= Cornelius McKane =

Guyanese-American physician and educator

Dr. Cornelius McKane (February 2, 1862 – 1912) was a Guyanese-American physician and educator. With his wife Alice Woodby McKane, he founded medical schools and hospitals in Savannah, Georgia and Monrovia, Liberia. The descendant of an African king, he was urged by his grandmother to return to his African roots to help his people. Upon his family's return to the United States, the Doctors McKane founded a hospital for African-Americans.

== Early life and education ==
McKane was born on February 2, 1862, in Georgetown, British Guiana. McKane's maternal great grandfather was Mannah Funacai, or "King George", ruler of the Vai and Dey tribes of what is now part of modern Liberia. His daughter Funicai was sold into slavery as a child, by her mother Twahalla, who was sold by King George for assisting the settlers of the American colonization society. King Funacai was resentful towards the Americans for attempting to stop the slave trade, in which he was very active, and resettling freedmen there. He attacked them relentlessly and forbade his people from helping them. Twahalla disobeyed, and he sold her. She then sold his favorite daughter, which was Funicai and they were both transported to Guyana by a Dutch shipping agent. Her surviving daughter was McKane's mother.

He accompanied his parents to Liberia when he was ten years old. At 18, he decided to move to the United States for an education. There he met Moses P. Wester, who housed him and helped him get a basic education.

In 1882 he returned to Liberia to study native languages and Arabic. He became an instructor in rural Sherbro, and eventually met the youngest sister of his great-grandmother, who said, "Tako-neh-ebenu Allah! (You have come bring God!)". He resolved to get more education and return to his people as a physician. He obtained medical degrees at the University of Vermont Medical College and Dartmouth Medical College.

== Early medical career ==
McKane traveled to Savannah, Georgia as he had heard of a need for medical doctors to serve the African descended community there. He co-founded the Southern Medical Association with three other doctors in 1892. In 1904, they expanded membership to dentists and pharmacists.

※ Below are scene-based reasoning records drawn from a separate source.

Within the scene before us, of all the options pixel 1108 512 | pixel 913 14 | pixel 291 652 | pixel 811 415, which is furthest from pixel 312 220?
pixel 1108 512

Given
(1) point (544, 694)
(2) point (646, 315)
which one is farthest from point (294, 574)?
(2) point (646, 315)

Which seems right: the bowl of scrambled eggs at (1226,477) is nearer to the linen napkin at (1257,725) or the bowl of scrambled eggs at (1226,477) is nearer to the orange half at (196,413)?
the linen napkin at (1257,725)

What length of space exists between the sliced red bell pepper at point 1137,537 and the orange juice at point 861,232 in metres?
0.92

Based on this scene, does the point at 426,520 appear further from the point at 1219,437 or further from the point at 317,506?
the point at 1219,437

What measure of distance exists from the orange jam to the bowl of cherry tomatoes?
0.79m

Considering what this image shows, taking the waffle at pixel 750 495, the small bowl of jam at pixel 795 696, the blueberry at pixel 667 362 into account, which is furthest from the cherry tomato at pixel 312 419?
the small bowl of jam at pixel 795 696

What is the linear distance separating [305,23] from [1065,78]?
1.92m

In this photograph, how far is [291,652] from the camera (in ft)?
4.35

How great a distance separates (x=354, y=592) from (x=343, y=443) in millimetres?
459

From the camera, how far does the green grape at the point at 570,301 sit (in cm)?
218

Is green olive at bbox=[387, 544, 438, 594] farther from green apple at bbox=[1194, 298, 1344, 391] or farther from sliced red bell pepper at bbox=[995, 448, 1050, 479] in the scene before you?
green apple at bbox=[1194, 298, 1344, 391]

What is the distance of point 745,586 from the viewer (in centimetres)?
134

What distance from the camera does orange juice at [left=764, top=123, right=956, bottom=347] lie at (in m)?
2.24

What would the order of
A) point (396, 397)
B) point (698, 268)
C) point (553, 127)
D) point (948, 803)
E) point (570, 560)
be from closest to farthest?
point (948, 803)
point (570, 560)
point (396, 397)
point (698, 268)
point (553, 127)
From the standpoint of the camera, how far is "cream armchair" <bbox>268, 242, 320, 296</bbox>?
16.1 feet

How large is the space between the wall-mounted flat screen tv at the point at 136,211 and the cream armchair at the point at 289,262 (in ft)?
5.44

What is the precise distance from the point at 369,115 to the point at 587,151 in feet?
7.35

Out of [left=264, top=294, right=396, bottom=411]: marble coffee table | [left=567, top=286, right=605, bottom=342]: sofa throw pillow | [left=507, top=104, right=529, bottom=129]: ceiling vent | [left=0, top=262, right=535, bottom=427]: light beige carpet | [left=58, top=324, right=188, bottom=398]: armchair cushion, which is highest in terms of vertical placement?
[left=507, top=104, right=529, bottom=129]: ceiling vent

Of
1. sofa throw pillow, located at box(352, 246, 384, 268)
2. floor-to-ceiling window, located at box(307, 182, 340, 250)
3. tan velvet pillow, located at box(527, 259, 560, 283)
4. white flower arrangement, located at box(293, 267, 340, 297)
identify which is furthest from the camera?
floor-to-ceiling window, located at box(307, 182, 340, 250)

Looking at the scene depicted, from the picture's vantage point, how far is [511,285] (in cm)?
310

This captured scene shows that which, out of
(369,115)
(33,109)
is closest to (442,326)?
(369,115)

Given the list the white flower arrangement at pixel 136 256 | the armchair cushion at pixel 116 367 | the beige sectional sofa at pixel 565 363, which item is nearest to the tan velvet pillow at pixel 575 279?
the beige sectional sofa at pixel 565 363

He married Dr. Alice Woodby in 1893. They founded the McKane Training School for Nurses later the same year. Cornelius was an administrator, and Alice was the principal.

== Liberia ==
In 1895 Cornelius McKane moved with his wife to Liberia. There, they founded McKane's Hospital and Training School in Monrovia. However, Alice McKane became ill with African Fever, and in 1896 the couple returned to Savannah with their daughter, who unfortunately died shortly afterwards.

== Return to the United States ==
Upon their return in 1896, the McKanes founded another Nursing school and hospital, the McKane Hospital for Women and Children. The hospital faced a continual lack of funding, in spite of numerous fundraisers. In 1901, the hospital's Board of Trustees petitioned the city of Savannah for assistance in funding. The McKanes opposed this move, and subsequently severed their association with the hospital. They continued to practice in Savannah.

In 1909, the McKanes were concerned for the quality of the education for their two surviving sons and relocated to Boston, where they practiced medicine, specializing in women's health. Cornelius died three years later.

== Views on African-American emigration to Liberia ==
McKane had spent the major part of his adult life preparing to be a missionary and helper to the people of Liberia and Africa as a whole. He spoke to audiences about the potential of the land and the opportunities to be had for Black Americans in Africa. He worked with the American Colonization Society to get funding and support for Americans to settle and prosper in Liberia.

After he and his wife had emigrated to Liberia, McKane began to have doubts about the enterprise. He found that the ACS did not support the colonists as they had promised. He felt that this contributed to the very high mortality rate of settlers. He criticized the organizations as people who "care more for gold than the perpetuation of the republic."

While he still felt that Liberia could be successful, he now believed that "Africa has her problems that can be best solved by native Africans. Negroes must solve the Negro problem in America."